=== EXERCISE DETAILS ===
For the entries below, state how many lines include the string "about", and write nothing besides that number.

=== RECORDS PROVIDED ===
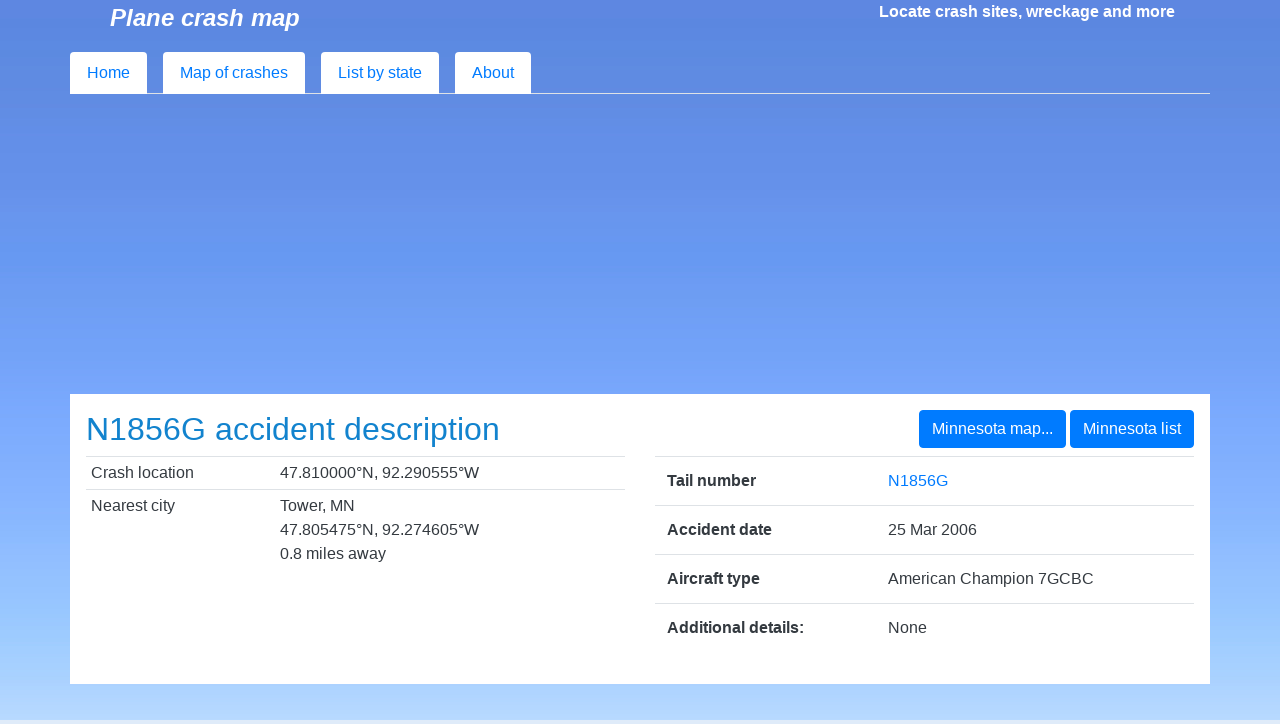

--- FILE ---
content_type: text/html; charset=utf-8
request_url: https://planecrashmap.com/plane/mn/N1856G/
body_size: 2085
content:
<!DOCTYPE html>
<html xmlns="http://www.w3.org/1999/xhtml" xml:lang="en" lang="en">

<head>
	<meta charset="UTF-8">
    <meta name="viewport" content="width=device-width, initial-scale=1, shrink-to-fit=no">
	<link rel="shortcut icon" href="/favicon.ico">
    <link rel="stylesheet" type="text/css" href="/css/packed.45d631df.css">
	<title>American Champion 7GCBC crash in Minnesota (N1856G) | PlaneCrashMap.com</title>
	
	<script data-ad-client="ca-pub-8644667162600705" async src="//pagead2.googlesyndication.com/pagead/js/adsbygoogle.js"></script>
	<script async src="https://www.googletagmanager.com/gtag/js?id=UA-9422367-3"></script>
	<script>
	window.dataLayer = window.dataLayer || [];
	function gtag(){dataLayer.push(arguments);}
	gtag('js', new Date());

	gtag('config', 'UA-9422367-3');
	</script>
</head>

<body class="text-dark">

	<div id="page">
		<div class="container" id="titlebar">
			<span id="title">Plane crash map</span>
			<span id="titleblurb">Locate crash sites, wreckage and more</span>
		</div>

		<div class="container pt-3 pl-0 pr-0">
			<ul class="nav nav-tabs w-100">
				<li class="nav-item pr-2">
					<a class="nav-link bg-white" href="/">Home</a>
				</li>
				<li class="nav-item pl-2 pr-2">
					<a class="nav-link bg-white" href="/map/">Map<span class="d-none d-sm-inline"> of crashes</span></a>
				</li>
				<li class="nav-item pl-2 pr-2">
					<a class="nav-link bg-white" href="/list/">List<span class="d-none d-sm-inline"> by state</span></a>
				</li>
				<li class="nav-item pl-2">
					<a class="nav-link bg-white" href="/about">About</a>
				</li>
			</ul>
		</div>
	</div>

	
<div class="container bg-white p-3">


  <div class="d-flex justify-content-between flex-wrap">
    <h2>N1856G accident description</h2>
    <div>
      <a href="/map/mn/" class="btn btn-primary"><i class="fa fa-map-maker-alt"></i> Minnesota map...</a>
      <a href="/list/mn/" class="btn btn-primary"><i class="fa fa-list"></i> Minnesota list</a>
    </div>
  </div>

  <div class="row">
    <div class="col-lg-6">
      <table class="table table-sm">
        <tr>
          <td>Crash location</td>
          
            <td>47.810000°N, 92.290555°W
            
          </td>
          
        </tr>    
        <tr>
          <td>Nearest city</td>
          <td>Tower, MN
          
          <br />47.805475°N, 92.274605°W
            
              <br />0.8 miles away
            
          
        </tr>
      </table>
    </div>
    <div class="col-lg-6">
      <div style="margin:0px auto;">
        <table class="table">
          <tr>
            <th>Tail number</th>
            <td><a href="/map/mn/?initial=N1856G">N1856G</a></td>
          </tr>
          <tr>
            <th>Accident date</th>
            <td>25 Mar 2006</td>
          </tr>
          <tr>
            <th>Aircraft type</th>
            <td>American Champion 7GCBC</td>
          </tr>
      
          
          <tr>
            <th>Additional details:</th>
            <td>None</td>
          </tr>
          
      
        </table>
      </div>
    </div>
  </div>



</div>
<div id="detail-map" class="bt-white container p-0">
<div id="map_canvas" style="height: 300px; background-image: url(https://maps.googleapis.com/maps/api/staticmap?scale=2&center=47.81,-92.290555&size=1140x300&key=AIzaSyB5lS4Rw9zO3NlhUOM3Cpo3fzGJnyUKVPY&markers=color:red%7Clabel:C%7C47.8054749,-92.2746054&markers=color:red%7Clabel:A%7C47.81,-92.290555); background-size: cover;background-position: center;">
</div>
</div>
<div class="container bg-white p-3">

</div>

<div class="container bg-white p-3">




<h3>NTSB Factual Report</h3>
<p>On March 25, 2006, about 1130 central standard time, an American Champion 7GCBC, N1856G, piloted by a private pilot was substantially damaged when it nosed over during landing on a frozen lake near Tower, Minnesota.  The 14 CFR Part 91 personal flight was operating in visual meteorological conditions without a flight plan.  The pilot was not injured.  The flight originated from the Eveleth-Virginia Municipal Airport, Eveleth, Minnesota about 1100.</p><p>The pilot reported that while landing on ice and packed snow, the left main landing wheel broke through a hole in the ice and the airplane  turned to the left and then nosed over.  The pilot listed no mechanical malfunctions of the airplane.</p>


<h3>NTSB Probable Cause</h3>
<p>The unsuitable landing area selected by the pilot which led to the subsequent nose-over.  The terrain condition was a factor.</p>



</div>



	<div id="footerbar" class="bg-dark">
		<div class="container p-5 text-light">
			<small class="copyright font-weight-bold">
				&copy; 2009-2020 Lee C. Baker / Crosswind Software, LLC. For informational purposes only.
			</small>
		</div>
	</div>
</body>
</html>

--- FILE ---
content_type: text/html; charset=utf-8
request_url: https://www.google.com/recaptcha/api2/aframe
body_size: 267
content:
<!DOCTYPE HTML><html><head><meta http-equiv="content-type" content="text/html; charset=UTF-8"></head><body><script nonce="xkRT2wY7g2rjx0OVnO8kxw">/** Anti-fraud and anti-abuse applications only. See google.com/recaptcha */ try{var clients={'sodar':'https://pagead2.googlesyndication.com/pagead/sodar?'};window.addEventListener("message",function(a){try{if(a.source===window.parent){var b=JSON.parse(a.data);var c=clients[b['id']];if(c){var d=document.createElement('img');d.src=c+b['params']+'&rc='+(localStorage.getItem("rc::a")?sessionStorage.getItem("rc::b"):"");window.document.body.appendChild(d);sessionStorage.setItem("rc::e",parseInt(sessionStorage.getItem("rc::e")||0)+1);localStorage.setItem("rc::h",'1768996106081');}}}catch(b){}});window.parent.postMessage("_grecaptcha_ready", "*");}catch(b){}</script></body></html>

=== RESULT OF THE TASK ===
2